Hello Ian,

Le 20/02/14 20:40, Ian Ozsvald a écrit :
Hi Armin. The point of the question was not to remove numpy but to
understand the behaviour :-) I've already done a set of benchmarks
with lists and with numpy, I've copied the results below. I'm using
the same Julia code throughout (there's a note about the code below).
PyPy on lists is indeed very compelling.

One observation I've made of beginners (and I did the same) is that
iterating over numpy arrays seems natural until you learn it is
horribly slow. The you learn to vectorise. Some of the current tools
handle the non-vectorised case really well and that's something I want
to mention.

For Julia I've used lists and numpy. Using a numpy list rather than an
`array` makes sense as arrays won't hold a complex type (and messing
with decomposing the complex elements into two arrays gets even
sillier) and the example is still trivial for a reader to understand.
numpy arrays (and Python arrays) are good because they use much less
RAM than big lists. The reason why my example code above made lists
and then turned them into numpy arrays...that's because I was lazy and
hadn't finished tidying this demo (my bad!).

I agree that your code looks rather sensible (at least, to people who haven't internalised yet all the "stupid" implementation details concerning arrays, lists, iteration and vectorisation). So it's a bit of a shame that PyPy doesn't do better.

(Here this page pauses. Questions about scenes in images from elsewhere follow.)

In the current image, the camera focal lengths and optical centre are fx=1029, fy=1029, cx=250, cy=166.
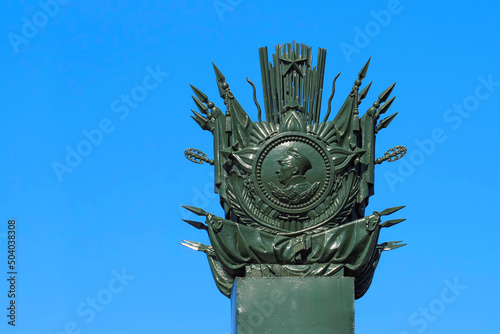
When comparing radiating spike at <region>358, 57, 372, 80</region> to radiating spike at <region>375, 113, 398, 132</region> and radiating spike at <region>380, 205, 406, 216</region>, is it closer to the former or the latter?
radiating spike at <region>375, 113, 398, 132</region>

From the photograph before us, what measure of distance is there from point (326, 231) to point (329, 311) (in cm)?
126

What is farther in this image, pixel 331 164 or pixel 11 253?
pixel 11 253

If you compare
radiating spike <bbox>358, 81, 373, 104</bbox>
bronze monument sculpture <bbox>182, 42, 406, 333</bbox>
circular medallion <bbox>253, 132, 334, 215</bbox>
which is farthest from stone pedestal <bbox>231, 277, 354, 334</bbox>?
radiating spike <bbox>358, 81, 373, 104</bbox>

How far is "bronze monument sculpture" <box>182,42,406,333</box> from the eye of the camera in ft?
51.1

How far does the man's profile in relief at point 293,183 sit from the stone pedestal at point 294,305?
52.5 inches

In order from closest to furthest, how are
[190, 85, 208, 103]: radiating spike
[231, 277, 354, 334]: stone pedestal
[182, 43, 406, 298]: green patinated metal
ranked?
[231, 277, 354, 334]: stone pedestal
[182, 43, 406, 298]: green patinated metal
[190, 85, 208, 103]: radiating spike

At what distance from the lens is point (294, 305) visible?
1516 cm

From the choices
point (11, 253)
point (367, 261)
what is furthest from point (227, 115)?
point (11, 253)

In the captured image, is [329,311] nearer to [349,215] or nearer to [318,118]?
[349,215]

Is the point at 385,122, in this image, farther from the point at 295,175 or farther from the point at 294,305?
the point at 294,305

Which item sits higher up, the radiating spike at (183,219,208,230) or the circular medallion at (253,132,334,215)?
the circular medallion at (253,132,334,215)

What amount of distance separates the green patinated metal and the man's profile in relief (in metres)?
0.02

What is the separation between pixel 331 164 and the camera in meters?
16.0

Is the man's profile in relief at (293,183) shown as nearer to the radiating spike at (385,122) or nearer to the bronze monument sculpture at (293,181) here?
the bronze monument sculpture at (293,181)
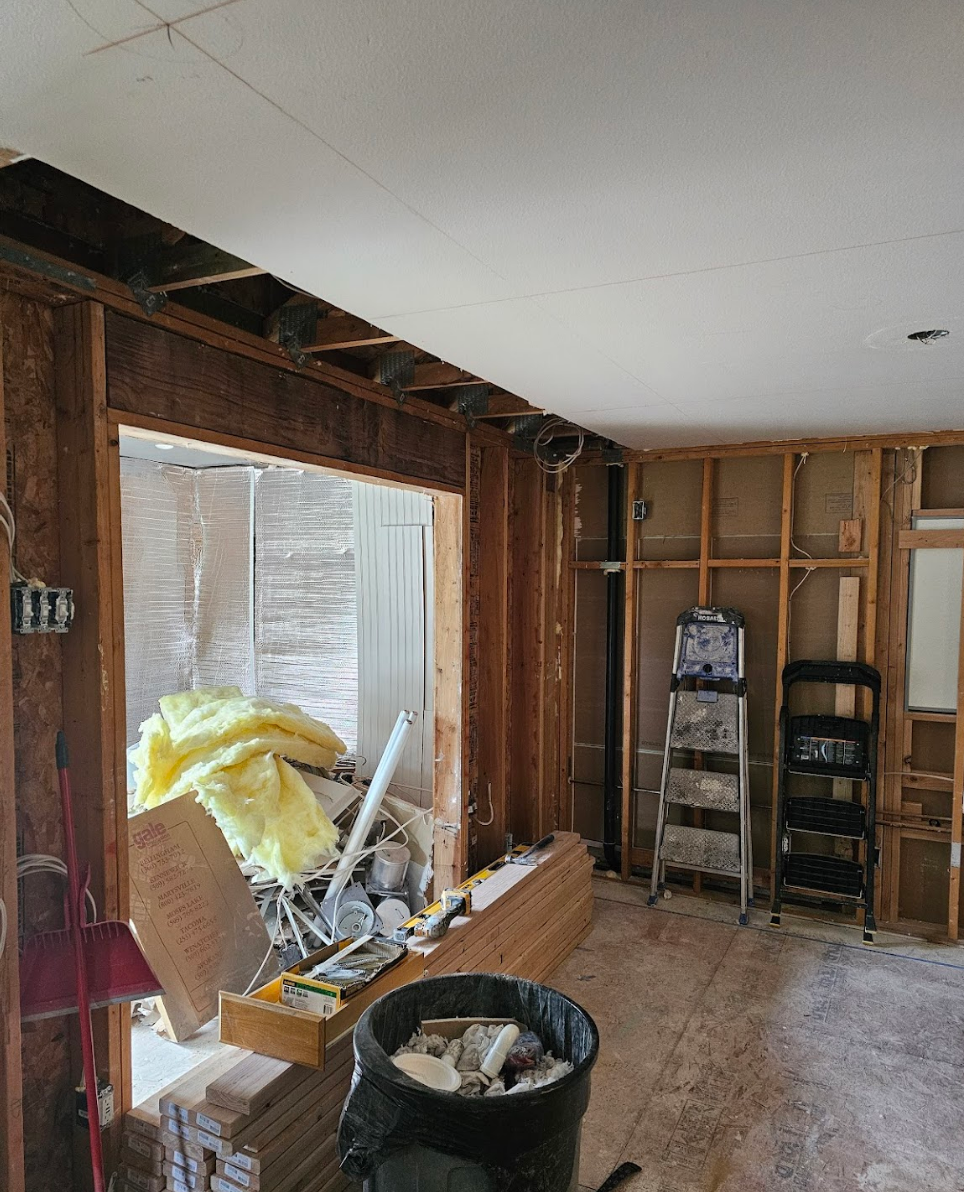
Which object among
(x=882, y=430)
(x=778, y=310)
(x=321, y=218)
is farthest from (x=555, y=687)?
(x=321, y=218)

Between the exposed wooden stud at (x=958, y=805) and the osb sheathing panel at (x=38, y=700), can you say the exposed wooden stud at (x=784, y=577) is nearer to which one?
the exposed wooden stud at (x=958, y=805)

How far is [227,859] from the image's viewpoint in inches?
121

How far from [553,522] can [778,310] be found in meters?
2.64

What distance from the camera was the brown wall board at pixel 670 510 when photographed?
14.9 ft

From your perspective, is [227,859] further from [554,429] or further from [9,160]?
[554,429]

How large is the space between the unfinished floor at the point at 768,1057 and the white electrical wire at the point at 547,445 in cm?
245

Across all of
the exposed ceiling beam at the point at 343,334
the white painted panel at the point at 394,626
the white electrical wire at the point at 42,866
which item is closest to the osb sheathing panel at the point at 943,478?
the white painted panel at the point at 394,626

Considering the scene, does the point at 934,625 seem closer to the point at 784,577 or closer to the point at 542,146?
the point at 784,577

I don't mind that my use of numpy is silly, I'm just curious to
understand why pypynumpy diverges from the results of the other
compiler technologies. The simple answer might be 'because pypynumpy
is young' and that'd be fine - at least I'd have an answer if someone
asks the question in my talk. If someone has more details, that'd be
really interesting too. Is there a fundamental reason why pypynumpy
couldn't do the example as fast as cython/numba/pythran?

To answer such questions, the best way is to use the jitviewer (https://bitbucket.org/pypy/jitviewer ). Looking at the trace for the inner loop, I can see every operation on a scalar triggers a dict lookup to obtain its dtype. This looks like self-inflicted pain coming the broken objspace abstraction rather than anything fundamental. Fixing that should improve speed by about an order of magnitude.